John D. Barrow
Wednesday 9th March 2011
The Bookshop, 9 High Street, Ely, CB7 4LJ
7.30pm

Cambridge based scientist, John D. Barrow, is one of the most eminent scientists in Britain today and author of many highly acclaimed books about the nature and significance of modern developments in physics, astronomy, and mathematics.
His latest work, The Book of Universes tells a story that revolves around a single unusual and unappreciated fact: that Albert Einstein’s famous theory of relativity describes universes – entire universes. Not many solutions to Einstein’s tantalising universe equations have ever been found, but those that have are all remarkable. Some describe universes that expand in size, while others contract; some rotate like a top while others are chaotically unpredictable. Some are perfectly smooth, while others are lumpy. Some permit time travel into the past. Only a few allow life to evolve within them; the rest, if they exist, are destined to remain unknowable to conscious minds.

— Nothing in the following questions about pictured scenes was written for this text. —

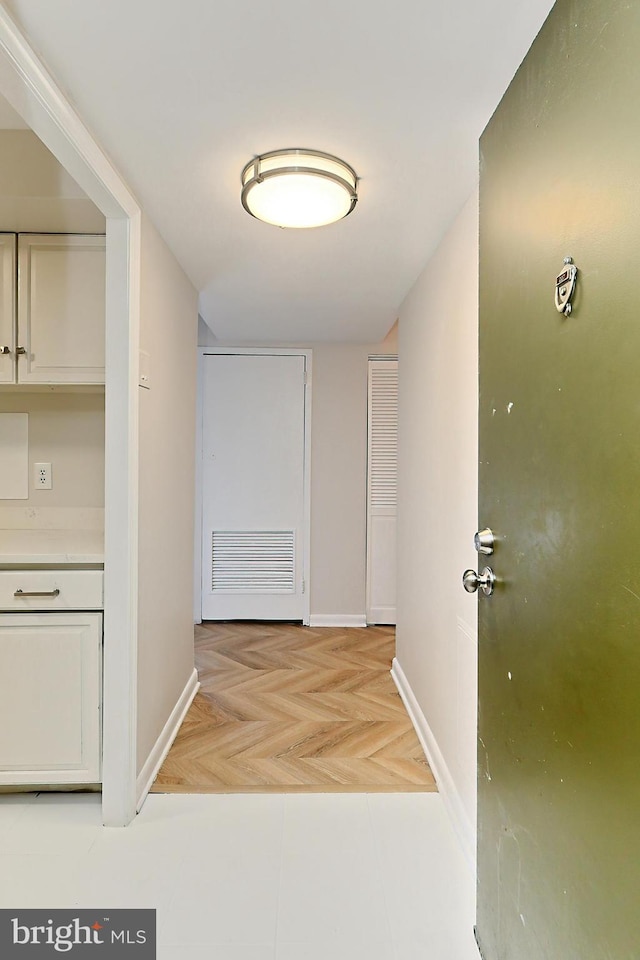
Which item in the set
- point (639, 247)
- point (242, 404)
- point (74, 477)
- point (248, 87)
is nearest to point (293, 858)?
point (74, 477)

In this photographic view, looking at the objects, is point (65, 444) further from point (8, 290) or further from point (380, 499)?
point (380, 499)

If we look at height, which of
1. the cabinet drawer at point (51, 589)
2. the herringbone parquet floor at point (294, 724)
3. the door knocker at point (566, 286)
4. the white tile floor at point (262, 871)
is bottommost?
the white tile floor at point (262, 871)

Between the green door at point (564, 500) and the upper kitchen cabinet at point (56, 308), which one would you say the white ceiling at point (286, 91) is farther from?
the upper kitchen cabinet at point (56, 308)

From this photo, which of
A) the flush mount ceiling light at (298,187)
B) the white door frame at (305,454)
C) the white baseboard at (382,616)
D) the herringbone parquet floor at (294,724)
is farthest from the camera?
the white baseboard at (382,616)

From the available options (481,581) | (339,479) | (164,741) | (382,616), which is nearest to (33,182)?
(481,581)

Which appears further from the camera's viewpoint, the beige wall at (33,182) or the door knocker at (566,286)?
the beige wall at (33,182)

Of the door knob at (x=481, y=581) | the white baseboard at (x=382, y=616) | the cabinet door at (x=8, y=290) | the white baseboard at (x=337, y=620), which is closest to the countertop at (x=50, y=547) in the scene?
the cabinet door at (x=8, y=290)

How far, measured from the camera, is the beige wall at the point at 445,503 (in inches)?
77.4

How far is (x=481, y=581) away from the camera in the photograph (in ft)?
4.66

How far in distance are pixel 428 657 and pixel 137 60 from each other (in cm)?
232

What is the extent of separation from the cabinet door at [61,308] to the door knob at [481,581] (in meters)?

Our story will encounter universes where the laws of physics can change from time to time and from one region to another, universes that have extra hidden dimensions of space and time, universes that are eternal, universes that live inside black holes, universes that end without warning, colliding universes, inflationary universes, and universes that come into being from something else – or from nothing at all.
Gradually, we are introduced to the latest and the best descriptions of the Universe as we understand it today, together with the concept of the ‘Multiverse’ – the universe of all possible universes – that modern theories of physics lead us to contemplate. Here in The Book of Universes, we are confronted with the most fantastic and far-reaching speculations in the whole of science.